When I asked for another volunteer, a student suggested that graph #7 corresponds to Monopoly prices.  What’s your reasoning for that?  The student commented that Monopoly properties often come in pairs, and this graph includes many instances of two dots at the same value.  Also, the distance between the dots is mostly uniform, suggesting a common increment between property prices.  I asked about the largest value on this graph, which is separated a good bit from the others, and a student responded that this dot represents Boardwalk.

After those four variables and graphs were matched up, students got much quieter when I asked for another volunteer.  I wish that I had set up a Zoom poll in advance to ask them to express their guesses for the rest, but I did not think of that before class.  Instead I asked for a description of graph #3.  A student said that there are a lot of identical values on the low end, and then a lot of different values through the high end.  When I asked about which variable that pattern of variation might make sense for, a student suggested snowfall amounts.  What’s your reasoning for that?  The student wisely pointed out that I had said that the cities were taken from around the U.S., so that should include cities such as Los Angeles and Miami that see no snow whatsoever.

Then I noted that the only graphs left were #5 and #6, and the only variables remaining were blood pressure measurements and rower weights.  I asked for a student to describe some differences between these graphs to help us decide which is which.  This is a hard question, so I pointed out that the smallest value in graph #6 is considerably smaller than all of the others, and there’s also a cluster of six dots fairly well separated from the rest in graph #6.  One student correctly guessed that graph #6 displays the distribution of rower weights.  What’s your reasoning for that?  The student knew enough about rowing to say that one member of the team calls out the instructions to help the others row in synch, without actually rowing himself.  Why does the team want that person to be very light?  Because he’s adding weight to the boat but not helping to row!

That leaves graph #5 for the blood pressure measurements.  I suggested that graph #5 is fairly unremarkable and that points are clustered near the center more than on the extremes.

You might be wondering why I avoided using the terms skewness, symmetry, and even outlier in my descriptions above.  That’s because I introduced students to these terms at the conclusion of this activity.  Then I asked students to look back over the graphs and: Identify which distributions are skewed to the left, which are skewed to the right, and which are roughly symmetric.  I gave them just three minutes to do this in the same breakout rooms as before.  Some students understandably confused skewed to the left and skewed to the right at first, but they quickly caught on.  We reached a consensus as follows:

  • Skewed to the left: quiz percentages (sharply skewed), rower weights (#1, #6)
  • Skewed to the right: Scrabble points, snowfall amounts (#2, #3)
  • Symmetric (roughly): jersey numbers, blood pressure measurements, Monopoly prices (#4, #5, #7)

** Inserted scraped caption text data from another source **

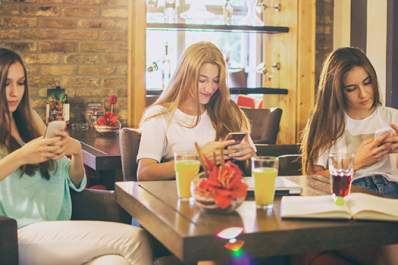 Teen girls on cell phones at cafe.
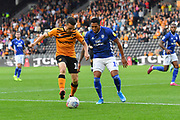 Hull City player George Honeyman (18) and Cardiff City player Nathaniel Mendez-Laing (19)  during the EFL Sky Bet Championship match between Hull City and Cardiff City at the KCOM Stadium, Kingston upon Hull, England on 28 September 2019.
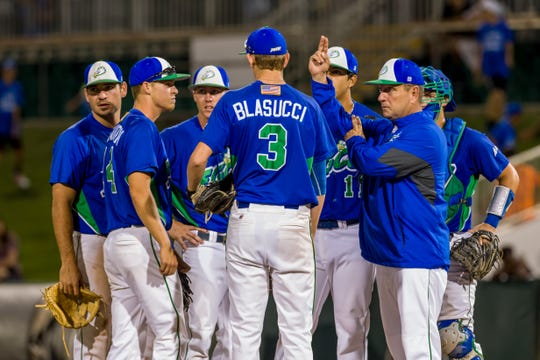 FGCU coach Dave Tollett makes a pitching change during a game against the University of Miami in 2016.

I admitted to my students that while I think this activity is very worthwhile, it’s somewhat contrived in that we don’t actually start a data analysis project by making guesses about what information a graph displays.  In practice we know the context of the data that we are studying, and we produce well-labelled graphs that convey the context to others.  Then we examine the graphs to see what insights they provide about the data in context.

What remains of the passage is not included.